The co-word analysis conducted in the present study involved six sequential steps: determination of problem analysis,term source selection,high-frequency terms extraction,relevance calculation of terms,multivariate statistical analysis,and visual presentation of results. This paper focuses on those six key issues to analyze and demonstrate the main problems based on the induction and summarization of the existing relevant research. Results indicate the following conclusions. 1) In the term source selection,solely making use of keywords and index words,which is called “indexer effect” by researchers,is the biggest problem of early co-word analysis. Keywords are uncontrolled words,and problems of homonyms and synonyms will be brought out. Meanwhile,terms expression differences exist among different parts of analysis units,and some errors of co-word analysis will be induced if those differences are ignored. In order to solve the above problems,the textual semantic structure and the phenomenon of different quality with different quantity of terms can be considered. 2) Researchers engaged in co-word analysis have never been out of the pattern that adopts high-frequency term to develop the multivariate statistical analysis.
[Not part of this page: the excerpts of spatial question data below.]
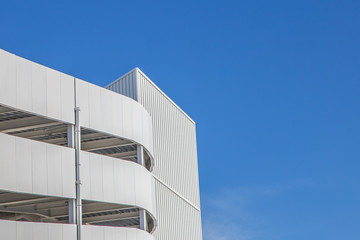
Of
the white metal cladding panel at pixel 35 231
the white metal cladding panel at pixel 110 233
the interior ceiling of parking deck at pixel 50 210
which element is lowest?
the white metal cladding panel at pixel 35 231

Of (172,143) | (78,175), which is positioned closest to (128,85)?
(172,143)

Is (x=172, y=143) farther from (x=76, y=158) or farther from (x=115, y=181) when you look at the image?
(x=76, y=158)

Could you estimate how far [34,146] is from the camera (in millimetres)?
33500

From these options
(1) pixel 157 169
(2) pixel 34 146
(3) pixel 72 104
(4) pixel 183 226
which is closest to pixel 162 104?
(1) pixel 157 169

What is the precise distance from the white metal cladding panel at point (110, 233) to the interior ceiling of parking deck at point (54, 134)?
4945 millimetres

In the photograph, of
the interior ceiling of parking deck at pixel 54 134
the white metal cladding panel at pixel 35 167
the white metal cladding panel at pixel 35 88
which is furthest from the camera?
the interior ceiling of parking deck at pixel 54 134

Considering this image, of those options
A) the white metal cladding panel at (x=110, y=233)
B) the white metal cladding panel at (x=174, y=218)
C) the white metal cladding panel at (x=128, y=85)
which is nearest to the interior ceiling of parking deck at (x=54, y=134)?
the white metal cladding panel at (x=174, y=218)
The extraction of high-frequency terms not only makes low-frequency terms more marginalized,but also causes isolation of high-frequency terms that have low correlation with clusters. Considering the discipline and multi-semantic types of terms to distinguish the representation capabilities of subject areas,we can have a comprehensive and in-depth understanding of the research characteristics of this field. 3) Two co-occurrence terms may correlate each other directly or indirectly,but these semantic relationships between co-occurrence terms are not considered at all,which may affect the soundness of the results of co-word analysis ultimately. Thus we summarize the existing calculation methods of semantic correlation and point out the limitations of each method. 4) Finally,in the multivariate statistical analysis,taking the co-word clustering and co-word association analysis method as example,we discuss the problems of their application in the new data environment and put forward the improvement method and suggestion.
Co-word analysis has been most commonly utilized in mapping or tracing patterns and trends in term association. Although co-word analysis has been improved in many aspects,it still has some limitations. This paper tries to provide theoretical and operational references for co-word analysis researchers and enhancing the reliability and effectiveness of co-word analysis,and it is of great significance to jump out of the traditional theory and practice strategy of co-word analysis. 1 fig. 82 refs.